In the Sahel region of Africa, which covers a broad swathe of land south of the Sahara, malaria remains the leading cause of severe illness and death in young children. A high proportion of the malaria infections in this region take place during the rainy season, when the female Anopheles mosquito – which carries the deadliest malaria parasite – lays its eggs.
Since 2012, the World Health Organization (WHO) has recommended an additional method of malaria prevention in areas with high seasonal transmission. This strategy is known as seasonal malaria chemoprevention (SMC) and involves providing children with monthly doses of sulphadoxine-pyrimethamine and amodiaquine. By taking this drug during the 3-4 month rainy season, when malaria transmission is highest, a child can maintain continuous levels of antimalarial medicine in the blood.
In 2013 Malaria Consortium began implementing a community-based SMC project in Katsina State, Northern Nigeria, with funding from the Bill & Melinda Gates Foundation. Extra funding was provided by UKaid from the UK government through Malaria Consortium’s ongoing Support to National Malaria Programme (SuNMaP) project.
The project’s objective is to use SMC to reduce the incidence rates of both simple and severe malaria, and associated anaemia, and thus improve the overall health of children under five in this community. The project also ensures collaboration with health authorities and communities at all levels where SMC is being implemented, in order to facilitate the acceptability and future sustainability of the intervention.
Since the SMC programme’s launch at the start of the malaria season in July 2013, over 2,800 healthcare staff, trainers, and supervisors have received training to help roll out the intervention. The project in Katsina is one of the largest SMC interventions undertaken to date, resulting in around 485,000 children receiving preventive drugs for malaria. The roll-out has shown that SMC can be successfully deployed in a cost-effective and feasible way in areas where the malaria transmission season is less than four months.
Malaria Consortium is now incorporating lessons learned from Katsina into further interventions across the Sahel region and is involved in ongoing projects to implement SMC in four local government areas in Katsina State, and two in neighbouring Jigawa State.
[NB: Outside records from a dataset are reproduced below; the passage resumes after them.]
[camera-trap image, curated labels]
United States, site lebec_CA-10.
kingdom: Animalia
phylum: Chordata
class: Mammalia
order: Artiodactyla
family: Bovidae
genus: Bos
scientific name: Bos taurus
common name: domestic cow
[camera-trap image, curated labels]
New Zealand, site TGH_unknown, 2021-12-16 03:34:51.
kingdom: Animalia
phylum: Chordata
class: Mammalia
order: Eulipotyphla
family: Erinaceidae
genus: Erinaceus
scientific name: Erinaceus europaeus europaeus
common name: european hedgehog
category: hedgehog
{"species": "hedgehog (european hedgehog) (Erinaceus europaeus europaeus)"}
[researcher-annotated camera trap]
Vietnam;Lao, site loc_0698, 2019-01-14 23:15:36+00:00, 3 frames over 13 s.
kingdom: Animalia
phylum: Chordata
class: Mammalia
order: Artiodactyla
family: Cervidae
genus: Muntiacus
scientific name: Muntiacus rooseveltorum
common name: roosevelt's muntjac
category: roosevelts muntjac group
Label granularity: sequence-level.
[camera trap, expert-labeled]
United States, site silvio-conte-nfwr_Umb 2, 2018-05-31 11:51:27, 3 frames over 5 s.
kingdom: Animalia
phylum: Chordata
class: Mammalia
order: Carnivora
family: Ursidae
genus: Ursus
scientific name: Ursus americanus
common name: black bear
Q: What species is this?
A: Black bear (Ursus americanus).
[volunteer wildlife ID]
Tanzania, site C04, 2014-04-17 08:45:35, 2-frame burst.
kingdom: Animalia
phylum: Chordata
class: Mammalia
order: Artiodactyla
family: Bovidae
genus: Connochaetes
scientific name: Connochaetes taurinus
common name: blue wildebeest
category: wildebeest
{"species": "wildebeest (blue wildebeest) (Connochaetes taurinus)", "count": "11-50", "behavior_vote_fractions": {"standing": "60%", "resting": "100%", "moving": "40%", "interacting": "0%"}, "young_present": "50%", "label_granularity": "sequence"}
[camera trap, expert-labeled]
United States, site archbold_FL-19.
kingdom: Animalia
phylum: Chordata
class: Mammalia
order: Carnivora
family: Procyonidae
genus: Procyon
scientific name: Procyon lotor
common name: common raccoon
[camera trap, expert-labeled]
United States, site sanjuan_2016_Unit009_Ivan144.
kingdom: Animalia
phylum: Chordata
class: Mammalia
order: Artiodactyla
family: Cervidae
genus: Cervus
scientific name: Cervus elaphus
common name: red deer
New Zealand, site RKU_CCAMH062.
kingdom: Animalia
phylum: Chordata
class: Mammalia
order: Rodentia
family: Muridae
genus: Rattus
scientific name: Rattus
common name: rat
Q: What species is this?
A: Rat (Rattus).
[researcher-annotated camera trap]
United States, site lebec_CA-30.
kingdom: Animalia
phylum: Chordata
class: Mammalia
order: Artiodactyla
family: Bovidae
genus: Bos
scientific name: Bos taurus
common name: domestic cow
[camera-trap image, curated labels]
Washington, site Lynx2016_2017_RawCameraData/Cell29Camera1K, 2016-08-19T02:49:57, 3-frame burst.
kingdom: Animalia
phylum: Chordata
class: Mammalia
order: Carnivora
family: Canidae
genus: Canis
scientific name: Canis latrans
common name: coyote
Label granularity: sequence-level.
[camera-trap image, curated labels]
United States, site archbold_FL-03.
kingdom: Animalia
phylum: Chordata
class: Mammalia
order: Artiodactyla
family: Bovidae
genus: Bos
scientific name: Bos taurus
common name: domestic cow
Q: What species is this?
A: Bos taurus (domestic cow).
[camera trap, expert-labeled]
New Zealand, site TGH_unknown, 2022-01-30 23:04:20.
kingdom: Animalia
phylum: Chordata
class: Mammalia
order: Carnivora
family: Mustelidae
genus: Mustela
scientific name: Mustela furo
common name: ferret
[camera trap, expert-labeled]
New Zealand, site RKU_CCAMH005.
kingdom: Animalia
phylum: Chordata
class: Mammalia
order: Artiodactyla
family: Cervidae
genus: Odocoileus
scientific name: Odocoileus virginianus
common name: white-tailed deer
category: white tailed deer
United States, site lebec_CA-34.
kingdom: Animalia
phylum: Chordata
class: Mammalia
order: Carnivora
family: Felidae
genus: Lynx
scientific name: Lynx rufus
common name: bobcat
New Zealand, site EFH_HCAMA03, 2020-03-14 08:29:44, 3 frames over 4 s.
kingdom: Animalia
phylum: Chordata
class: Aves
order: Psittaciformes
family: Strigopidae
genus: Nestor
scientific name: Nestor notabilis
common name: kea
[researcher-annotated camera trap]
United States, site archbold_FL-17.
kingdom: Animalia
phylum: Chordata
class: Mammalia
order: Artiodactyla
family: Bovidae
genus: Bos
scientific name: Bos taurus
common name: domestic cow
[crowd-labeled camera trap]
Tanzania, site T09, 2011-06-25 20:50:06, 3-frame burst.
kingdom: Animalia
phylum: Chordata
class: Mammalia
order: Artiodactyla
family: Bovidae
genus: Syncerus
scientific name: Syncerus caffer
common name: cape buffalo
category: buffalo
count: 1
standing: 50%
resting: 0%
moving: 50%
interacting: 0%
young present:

In spite of this success in distributing SMC in Katsina, a lack of human and financial resources has meant that only three percent of the 25 million under fives who might have benefited from SMC across the Sahel region received the treatment. The treatment is not suitable in all areas of the Sahel and sub Sahel region, as WHO does not recommend the use of SMC in areas where the malaria season is longer than four months, due to questions relating to the long-term use of the drug. However, if all of the suitable areas in the Sahel region were covered by SMC treatment, approximately five million malaria cases, translating into around 20,000 deaths, could be averted.
In an attempt to maximise the benefits of the treatment, Malaria Consortium has recently been awarded a UNITAID grant to oversee the largest-yet global programme to increase SMC across the Sahel region of Africa. Working with Catholic Relief Services and other partners, Malaria Consortium will help supply an estimated 30 million treatments per year in 2015 and 2016, reaching 7.5 million children living throughout Burkina Faso, Chad, Guinea, Mali, Niger, Nigeria and The Gambia.
The project, called ACCESS-SMC, will generate evidence on the efficacy and feasibility of preventive antimalarial drugs when rolled out at a larger scale which will, in turn, help to mobilise additional resources for SMC. As part of the project, Malaria Consortium and partners will work with communities, governments and national malaria control programmes to strengthen capacity and embed sustainability for SMC beyond the project.